Winterize your Ride

Winterize your ride
Check out the anti-freeze solution and make sure it’s fresh, and the right mix for the temps you think you’ll be seeing, plus a dose for good measure. Really would ruin yer’ day to reach the spring missing your truck sumpthin’ awful, and find out you got a busted block cause she froze solid on that one “really” cold day you remember.
I always fill the tank with fuel so the high fuel level in the tank won’t let rust grow inside., and drive it to its winter resting place. I add some fuel stabilizer to the tank to keep that fuel from breaking down over time. Once I’m at my spot, I disconnect the fuel line on the tank side of the fuel pump, plug the line, and then start and run the truck out of fuel. That fuel stuff gets all gummy over time and if you leave a carb full setting all winter, it’ll trash the carb.

Then I take out the spark plugs and add a few squirts of oil into each cylinder. I put the plugs back in, then pull the coil wire and crank her over a few times to slosh around the oil in each cylinder. Put the coil wire back on, and then hook back up the fuel line.
I disconnect the battery. I buy a 20 pound sack of Kitty Litter and set it on the floor in the cab. Keep the Kitty Litter in the bag, mind you. It ain’t necessary or advisable to dump 20 pounds of Kitty Litter on yer’ floorboards. Just cut open the top of the bag with yer’ trusty Buck Knife, and that Kitty Litter will absorb a ton of moisture, keepin’ the inside of yer’ truck from gettin all mildewy on you. If you park it with the windows all closed up good, that stuff will do a good job of keeping mold from getting a foothold.

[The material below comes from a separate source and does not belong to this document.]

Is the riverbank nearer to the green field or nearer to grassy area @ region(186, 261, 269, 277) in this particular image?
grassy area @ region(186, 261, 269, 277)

I jack up the truck and set the frame on jackstands so’s the wheels ain’t supporting’ the weight of the beast. Helps the tires and suspension to rest a little, too. My Uncle Moose always told me to do that, saying it done the same thing fer’ your truck as just like you getting off your feet after a long day. But before you do, make sure the surface the truck is parked on is level and firm enough to support the jackstands. The last thing you want is for the jackstands to sink or worse — fall over.